Tripoli est quasiment tombée entre les mains des insurgés, Kadhafi reste pour l’instant introuvable… Quelles sont les dernières informations en votre possession en provenance de la Libye ?

La nouvelle principale est que Tripoli est libérée. Cela s’est fait beaucoup plus facilement que ne nous l’annonçaient les Norpois et les Cassandres ; les tétanisés du despotisme, les fascinés de la méduse qui vivent dans l’idée que les despotes sont impossibles à renverser, qui nourrissent le fantasme de leur éternité. Eh bien, finalement non, Tripoli s’est effondrée comme un château de cartes !

Comment avez-vous suivi l’évolution de la situation ces derniers jours ?

J’ai passé ces trois dernières semaines en contacts fréquents avec Benghazi. J’étais ici, mais mon cœur battait à l’unisson du cœur de mes amis libyens. J’avais quelque idée, aussi, sur le calendrier du soulèvement. Je peux même vous raconter une histoire amusante car je pense qu’il y a prescription. C’était le soir de l’anniversaire de Jean Nouvel [le célèbre architecte est né le 12 août, N.D.L.R.]. Il était 22 h 30, pendant le dîner, j’ai reçu un appel sur mon portable : c’était l’un des responsables militaires de Benghazi qui souhaitait passer un message à une éminente personnalité française. Et ce message c’était, en gros, la confirmation de la date du soulèvement…

S’il sont capturés, que faire maintenant de Mouammar Kadhafi et de sa famille ?

******************************

[Exercices à réaliser]
- 1) Condensez en quelques phrases le paragraphe du texte sur la Libye qui débute par « J’ai passé ces trois dernières semaines », sans perdre ses faits essentiels.
- 2) Recopiez le passage du texte sur la Libye situé entre « J’ai passé ces » et « sa famille ? », bornes incluses.

******************************

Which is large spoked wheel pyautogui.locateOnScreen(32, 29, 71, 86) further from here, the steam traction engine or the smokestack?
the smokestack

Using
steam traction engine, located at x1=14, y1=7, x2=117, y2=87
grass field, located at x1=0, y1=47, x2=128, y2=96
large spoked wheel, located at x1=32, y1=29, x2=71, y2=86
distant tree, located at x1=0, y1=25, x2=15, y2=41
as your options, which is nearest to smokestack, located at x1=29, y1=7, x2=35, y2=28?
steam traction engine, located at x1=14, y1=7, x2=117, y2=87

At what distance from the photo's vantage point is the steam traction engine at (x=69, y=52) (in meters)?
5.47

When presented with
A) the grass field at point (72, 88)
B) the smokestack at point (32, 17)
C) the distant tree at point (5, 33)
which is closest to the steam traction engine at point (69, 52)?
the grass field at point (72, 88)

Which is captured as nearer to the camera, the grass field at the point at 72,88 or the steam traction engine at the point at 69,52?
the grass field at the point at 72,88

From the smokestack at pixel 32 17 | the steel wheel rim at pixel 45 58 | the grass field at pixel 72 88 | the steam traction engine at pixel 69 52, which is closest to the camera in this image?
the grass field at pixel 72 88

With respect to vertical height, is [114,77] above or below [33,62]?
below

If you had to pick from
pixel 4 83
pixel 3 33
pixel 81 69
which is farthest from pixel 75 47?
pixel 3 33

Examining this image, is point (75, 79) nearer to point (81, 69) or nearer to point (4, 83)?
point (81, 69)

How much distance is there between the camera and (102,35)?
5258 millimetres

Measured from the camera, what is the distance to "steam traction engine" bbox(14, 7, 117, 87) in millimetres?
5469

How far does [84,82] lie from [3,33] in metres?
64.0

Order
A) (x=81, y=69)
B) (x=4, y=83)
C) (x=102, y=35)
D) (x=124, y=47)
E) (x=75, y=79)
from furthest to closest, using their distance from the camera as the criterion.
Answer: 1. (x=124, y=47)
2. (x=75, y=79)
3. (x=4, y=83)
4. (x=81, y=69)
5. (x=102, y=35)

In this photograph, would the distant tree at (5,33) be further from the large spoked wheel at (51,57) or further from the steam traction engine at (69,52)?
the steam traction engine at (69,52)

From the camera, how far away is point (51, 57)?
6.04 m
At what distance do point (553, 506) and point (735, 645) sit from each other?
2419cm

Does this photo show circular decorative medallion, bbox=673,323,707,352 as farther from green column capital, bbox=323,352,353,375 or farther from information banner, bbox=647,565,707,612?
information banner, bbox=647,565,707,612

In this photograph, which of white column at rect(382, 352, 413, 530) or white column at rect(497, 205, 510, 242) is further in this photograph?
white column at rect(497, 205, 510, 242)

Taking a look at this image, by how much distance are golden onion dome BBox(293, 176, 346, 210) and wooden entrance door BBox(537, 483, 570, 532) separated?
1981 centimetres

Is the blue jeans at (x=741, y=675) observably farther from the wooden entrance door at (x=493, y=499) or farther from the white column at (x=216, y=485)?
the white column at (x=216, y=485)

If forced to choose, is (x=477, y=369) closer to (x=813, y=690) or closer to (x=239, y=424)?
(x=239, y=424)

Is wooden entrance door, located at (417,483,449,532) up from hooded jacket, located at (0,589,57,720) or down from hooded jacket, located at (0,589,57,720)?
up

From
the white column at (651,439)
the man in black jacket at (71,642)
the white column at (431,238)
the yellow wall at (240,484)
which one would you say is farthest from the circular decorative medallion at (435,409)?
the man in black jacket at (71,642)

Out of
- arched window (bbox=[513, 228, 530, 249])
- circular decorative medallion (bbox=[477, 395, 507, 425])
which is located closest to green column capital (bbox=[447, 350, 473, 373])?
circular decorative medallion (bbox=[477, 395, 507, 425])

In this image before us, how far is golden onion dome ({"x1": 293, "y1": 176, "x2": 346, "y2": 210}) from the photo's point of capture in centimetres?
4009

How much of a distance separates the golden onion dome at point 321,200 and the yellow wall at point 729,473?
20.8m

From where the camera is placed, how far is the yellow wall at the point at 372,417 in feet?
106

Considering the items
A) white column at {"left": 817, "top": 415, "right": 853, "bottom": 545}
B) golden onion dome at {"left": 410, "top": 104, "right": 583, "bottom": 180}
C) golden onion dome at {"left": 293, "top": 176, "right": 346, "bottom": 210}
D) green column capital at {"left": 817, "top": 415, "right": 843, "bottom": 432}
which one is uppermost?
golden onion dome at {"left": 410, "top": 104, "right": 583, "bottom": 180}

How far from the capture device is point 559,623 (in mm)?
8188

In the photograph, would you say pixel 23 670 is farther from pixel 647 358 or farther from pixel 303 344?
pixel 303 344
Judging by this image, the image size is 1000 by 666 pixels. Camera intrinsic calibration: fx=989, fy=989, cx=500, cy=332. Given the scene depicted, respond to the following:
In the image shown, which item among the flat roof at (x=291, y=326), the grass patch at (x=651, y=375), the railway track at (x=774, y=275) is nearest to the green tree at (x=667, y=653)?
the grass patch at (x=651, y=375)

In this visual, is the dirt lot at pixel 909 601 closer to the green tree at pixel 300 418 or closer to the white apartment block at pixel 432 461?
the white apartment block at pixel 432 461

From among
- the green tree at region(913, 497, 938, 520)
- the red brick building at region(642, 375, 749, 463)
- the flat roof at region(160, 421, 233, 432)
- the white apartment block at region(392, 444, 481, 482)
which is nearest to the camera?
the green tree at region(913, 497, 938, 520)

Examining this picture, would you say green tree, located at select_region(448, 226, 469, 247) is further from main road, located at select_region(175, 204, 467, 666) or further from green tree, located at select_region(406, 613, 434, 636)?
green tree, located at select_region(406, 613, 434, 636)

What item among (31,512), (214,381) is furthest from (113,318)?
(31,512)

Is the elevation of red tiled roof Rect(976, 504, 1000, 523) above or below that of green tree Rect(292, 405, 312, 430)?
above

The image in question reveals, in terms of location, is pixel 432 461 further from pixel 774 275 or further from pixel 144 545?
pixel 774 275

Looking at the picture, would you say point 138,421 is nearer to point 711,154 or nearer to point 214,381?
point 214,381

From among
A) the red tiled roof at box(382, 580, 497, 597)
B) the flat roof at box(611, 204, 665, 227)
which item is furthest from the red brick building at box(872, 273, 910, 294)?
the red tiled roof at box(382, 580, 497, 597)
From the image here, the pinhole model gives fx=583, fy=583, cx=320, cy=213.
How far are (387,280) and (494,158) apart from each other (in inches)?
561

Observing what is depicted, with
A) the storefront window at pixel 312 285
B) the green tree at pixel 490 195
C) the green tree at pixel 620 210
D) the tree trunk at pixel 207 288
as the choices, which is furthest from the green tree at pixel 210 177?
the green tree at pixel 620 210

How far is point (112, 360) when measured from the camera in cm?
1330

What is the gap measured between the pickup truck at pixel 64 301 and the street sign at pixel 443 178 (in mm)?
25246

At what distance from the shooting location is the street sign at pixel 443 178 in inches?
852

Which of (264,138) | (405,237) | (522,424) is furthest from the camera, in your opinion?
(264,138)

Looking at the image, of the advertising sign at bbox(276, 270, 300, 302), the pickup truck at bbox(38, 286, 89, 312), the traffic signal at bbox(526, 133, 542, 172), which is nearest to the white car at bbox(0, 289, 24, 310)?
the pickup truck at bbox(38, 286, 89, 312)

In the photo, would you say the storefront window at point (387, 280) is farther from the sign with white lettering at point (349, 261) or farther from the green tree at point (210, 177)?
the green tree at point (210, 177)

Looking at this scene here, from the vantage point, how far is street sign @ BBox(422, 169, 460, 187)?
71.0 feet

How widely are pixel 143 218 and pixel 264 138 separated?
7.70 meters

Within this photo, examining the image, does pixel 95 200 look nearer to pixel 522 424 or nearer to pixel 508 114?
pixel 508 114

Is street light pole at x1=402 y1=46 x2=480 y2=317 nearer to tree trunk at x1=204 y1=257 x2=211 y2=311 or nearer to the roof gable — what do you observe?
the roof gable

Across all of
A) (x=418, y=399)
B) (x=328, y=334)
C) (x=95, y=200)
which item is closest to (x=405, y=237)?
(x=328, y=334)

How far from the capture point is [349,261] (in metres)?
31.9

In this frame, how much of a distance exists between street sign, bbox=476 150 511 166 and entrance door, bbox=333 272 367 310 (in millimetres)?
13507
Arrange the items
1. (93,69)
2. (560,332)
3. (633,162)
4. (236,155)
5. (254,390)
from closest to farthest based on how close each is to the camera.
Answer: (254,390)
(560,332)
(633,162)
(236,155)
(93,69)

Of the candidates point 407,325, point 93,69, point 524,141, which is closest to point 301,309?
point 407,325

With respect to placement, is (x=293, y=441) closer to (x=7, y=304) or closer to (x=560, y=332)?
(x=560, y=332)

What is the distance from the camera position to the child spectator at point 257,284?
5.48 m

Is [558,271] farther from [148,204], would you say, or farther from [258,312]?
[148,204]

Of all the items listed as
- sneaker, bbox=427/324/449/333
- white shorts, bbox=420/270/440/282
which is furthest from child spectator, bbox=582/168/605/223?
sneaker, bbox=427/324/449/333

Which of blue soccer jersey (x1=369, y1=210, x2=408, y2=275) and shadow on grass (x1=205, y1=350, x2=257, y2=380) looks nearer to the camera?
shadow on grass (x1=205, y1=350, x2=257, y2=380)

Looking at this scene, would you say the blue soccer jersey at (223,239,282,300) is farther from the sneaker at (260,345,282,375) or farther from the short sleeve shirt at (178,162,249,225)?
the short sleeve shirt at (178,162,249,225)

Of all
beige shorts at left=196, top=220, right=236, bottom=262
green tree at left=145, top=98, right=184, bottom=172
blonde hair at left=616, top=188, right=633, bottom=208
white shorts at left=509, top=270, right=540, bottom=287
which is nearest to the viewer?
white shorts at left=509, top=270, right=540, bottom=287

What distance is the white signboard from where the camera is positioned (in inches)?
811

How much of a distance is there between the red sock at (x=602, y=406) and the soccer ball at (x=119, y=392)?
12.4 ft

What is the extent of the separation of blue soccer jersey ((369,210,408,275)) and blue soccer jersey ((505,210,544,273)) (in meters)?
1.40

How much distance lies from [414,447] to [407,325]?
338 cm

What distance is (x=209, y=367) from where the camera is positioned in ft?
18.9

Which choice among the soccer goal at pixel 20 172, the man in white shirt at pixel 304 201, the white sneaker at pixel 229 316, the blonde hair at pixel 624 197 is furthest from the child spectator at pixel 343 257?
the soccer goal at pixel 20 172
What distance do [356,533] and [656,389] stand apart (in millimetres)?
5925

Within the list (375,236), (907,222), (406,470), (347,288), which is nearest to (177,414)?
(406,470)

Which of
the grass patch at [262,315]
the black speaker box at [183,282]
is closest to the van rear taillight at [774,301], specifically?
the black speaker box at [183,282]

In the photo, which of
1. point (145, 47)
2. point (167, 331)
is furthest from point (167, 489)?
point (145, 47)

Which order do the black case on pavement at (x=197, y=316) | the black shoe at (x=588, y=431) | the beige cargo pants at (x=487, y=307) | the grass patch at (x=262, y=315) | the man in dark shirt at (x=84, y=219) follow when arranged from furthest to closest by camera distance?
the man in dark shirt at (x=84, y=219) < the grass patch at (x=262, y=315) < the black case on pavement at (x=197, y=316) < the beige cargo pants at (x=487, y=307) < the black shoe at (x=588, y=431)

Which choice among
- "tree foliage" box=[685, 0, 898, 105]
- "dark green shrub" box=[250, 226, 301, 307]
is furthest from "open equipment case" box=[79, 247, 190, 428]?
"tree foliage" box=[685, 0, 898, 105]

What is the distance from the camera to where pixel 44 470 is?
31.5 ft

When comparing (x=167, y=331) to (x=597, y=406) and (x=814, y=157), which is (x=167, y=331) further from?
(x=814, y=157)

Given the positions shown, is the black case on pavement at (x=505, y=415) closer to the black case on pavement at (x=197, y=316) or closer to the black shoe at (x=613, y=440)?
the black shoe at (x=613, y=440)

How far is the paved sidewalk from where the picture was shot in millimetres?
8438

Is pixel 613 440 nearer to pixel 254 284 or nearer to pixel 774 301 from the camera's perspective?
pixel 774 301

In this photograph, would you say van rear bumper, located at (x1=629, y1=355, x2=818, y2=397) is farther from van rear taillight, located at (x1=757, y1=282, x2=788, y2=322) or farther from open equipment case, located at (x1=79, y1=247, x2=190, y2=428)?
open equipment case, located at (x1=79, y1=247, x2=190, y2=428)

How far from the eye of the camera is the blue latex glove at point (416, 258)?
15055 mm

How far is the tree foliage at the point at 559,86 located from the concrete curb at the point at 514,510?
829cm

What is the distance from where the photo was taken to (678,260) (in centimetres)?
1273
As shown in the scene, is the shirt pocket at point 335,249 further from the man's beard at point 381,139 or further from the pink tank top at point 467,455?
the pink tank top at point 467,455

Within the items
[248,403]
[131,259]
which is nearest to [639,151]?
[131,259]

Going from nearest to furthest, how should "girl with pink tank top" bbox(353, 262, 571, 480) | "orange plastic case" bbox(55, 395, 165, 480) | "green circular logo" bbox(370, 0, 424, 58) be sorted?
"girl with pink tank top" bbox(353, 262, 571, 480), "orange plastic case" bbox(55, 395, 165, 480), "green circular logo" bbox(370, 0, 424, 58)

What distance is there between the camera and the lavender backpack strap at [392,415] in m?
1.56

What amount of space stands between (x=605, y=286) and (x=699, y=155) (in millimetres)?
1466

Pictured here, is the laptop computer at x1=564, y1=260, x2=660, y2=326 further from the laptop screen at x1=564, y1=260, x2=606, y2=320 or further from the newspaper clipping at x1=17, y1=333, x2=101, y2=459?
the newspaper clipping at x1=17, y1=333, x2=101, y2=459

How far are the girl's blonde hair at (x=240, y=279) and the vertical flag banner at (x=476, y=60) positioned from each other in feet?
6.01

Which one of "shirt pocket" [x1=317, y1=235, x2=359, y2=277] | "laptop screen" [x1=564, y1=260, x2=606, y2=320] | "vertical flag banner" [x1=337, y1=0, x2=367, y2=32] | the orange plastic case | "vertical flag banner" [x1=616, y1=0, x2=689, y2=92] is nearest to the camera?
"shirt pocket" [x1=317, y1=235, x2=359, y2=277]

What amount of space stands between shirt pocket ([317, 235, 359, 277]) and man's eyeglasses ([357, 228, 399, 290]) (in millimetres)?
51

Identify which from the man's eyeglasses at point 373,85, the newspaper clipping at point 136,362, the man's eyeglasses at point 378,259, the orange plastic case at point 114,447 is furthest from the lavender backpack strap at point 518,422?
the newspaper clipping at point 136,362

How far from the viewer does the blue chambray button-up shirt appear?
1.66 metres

******************************

[Corrigé des exercices]
- 1) Pendant les trois dernières semaines, j’ai été souvent en contact avec Benghazi, de cœur avec mes amis libyens, et j’avais une idée du calendrier du soulèvement. Le soir de l’anniversaire de Jean Nouvel, né le 12 août, j’ai reçu un appel vers 22 h 30, pendant le dîner. Un responsable militaire de Benghazi voulait faire passer un message à une éminente personnalité française. Ce message confirmait, en gros, la date du soulèvement.

- 2)
J’ai passé ces trois dernières semaines en contacts fréquents avec Benghazi. J’étais ici, mais mon cœur battait à l’unisson du cœur de mes amis libyens. J’avais quelque idée, aussi, sur le calendrier du soulèvement. Je peux même vous raconter une histoire amusante car je pense qu’il y a prescription. C’était le soir de l’anniversaire de Jean Nouvel [le célèbre architecte est né le 12 août, N.D.L.R.]. Il était 22 h 30, pendant le dîner, j’ai reçu un appel sur mon portable : c’était l’un des responsables militaires de Benghazi qui souhaitait passer un message à une éminente personnalité française. Et ce message c’était, en gros, la confirmation de la date du soulèvement…

S’il sont capturés, que faire maintenant de Mouammar Kadhafi et de sa famille ?